Babam, söylemiş arkadaşına… Halepli Ali de, malzemeci Vedat’a demiş ki:

“–Ahmet ZİYLAN adında biri gelecek, ben ona kefilim, sen de güvenebilirsin. Bunlar çok dürüst insanlar…”

Ben de malzemeciye gittim:

“–Size Halepli Ali geldi mi?”

“–Evet, seni ve babanı methetti. Hattâ; «Ne isterse verin!» dedi.”

Biz de böylece Malzemeci Vedat ile çalışmaya başladık. Paramız olursa götürüp veriyoruz, paramız olmazsa veresiye alıyoruz, vâdesinde ödüyoruz. Sonrasında, dükkânı kapattık. Fakat hiçbir şeyi bahane etmedik. Borcumuzu yavaş yavaş da olsa ödedik.

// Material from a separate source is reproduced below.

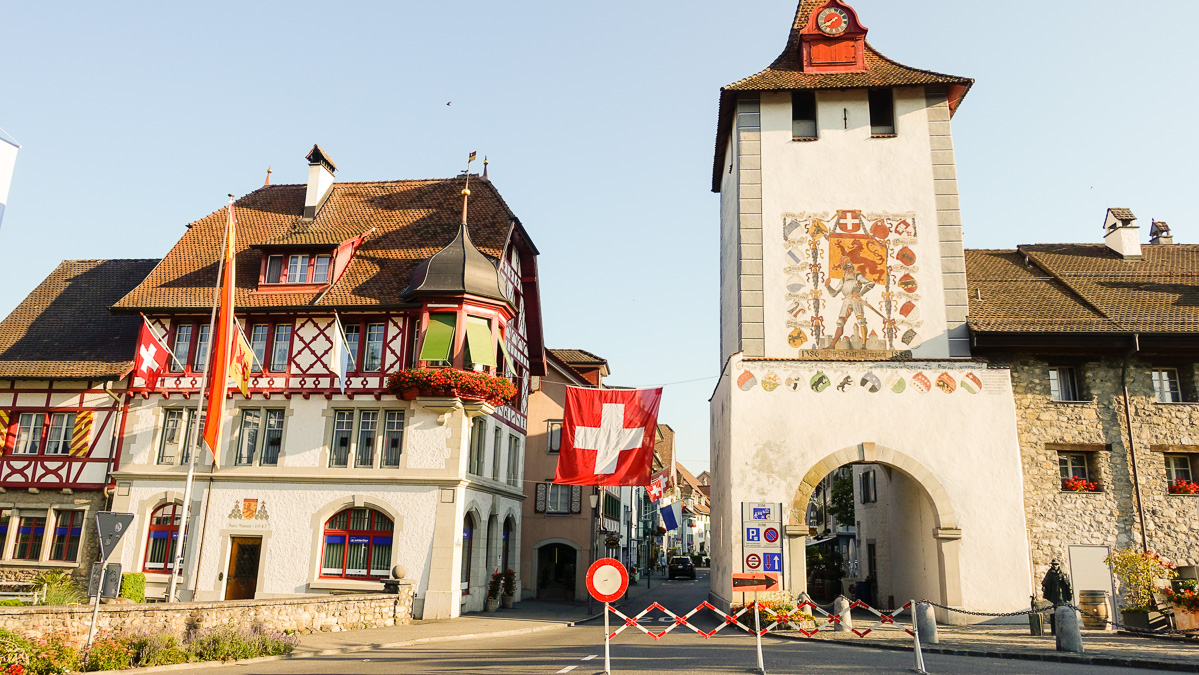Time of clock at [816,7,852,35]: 7:40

Aradan bir müddet geçti. İkinci dükkânımızı açtık. Bu sefer, Halepli Ali kefâletine ihtiyaç duymadan, malzeme almaya başladık. Bizi de tanımışlardı zaten. Bu iş de bir buçuk sene sürdü. Bu kez dükkân sahibi yüzünden, kapatmak mecburiyetinde kaldık. Yine elhamdülillâh kimseye borç takmadık.

Aradan üç-dört ay geçti. Ben bir yerlerde çalışıyorum, geçici bir şeyler yapıyorum. Aynı zamanda da arayış içerisindeyim.

Bir gün bu Vedat ÖZKESECİ’yle yolda karşılaştık. Hoş-beşten sonra dedi ki:

“–Ahmetciğim, sen niye bir iş kurmuyorsun, boş mu geziyorsun?”

Dedim ki:

“–Vedat Bey, benim sermayem yetersiz. Onun için dükkân açmıyorum. Sermayesiz bu işler olmuyor.”

Tanıştığımız gün, «Ne tatsız adam!» dediğimiz bu kişi, ne dedi biliyor musunuz? Aynen şöyle dedi:

“–Yahu derdin sermaye mi? Biz ne güne duruyoruz! Sen dükkânını aç, ne kadar sermaye lâzımsa ben vereceğim. Ben temin edeceğim.”

Ne büyük bir destek, ne büyük bir cesaret…

Böyle açık çek vermek, böyle teşvik etmek, herkesin harcı değil.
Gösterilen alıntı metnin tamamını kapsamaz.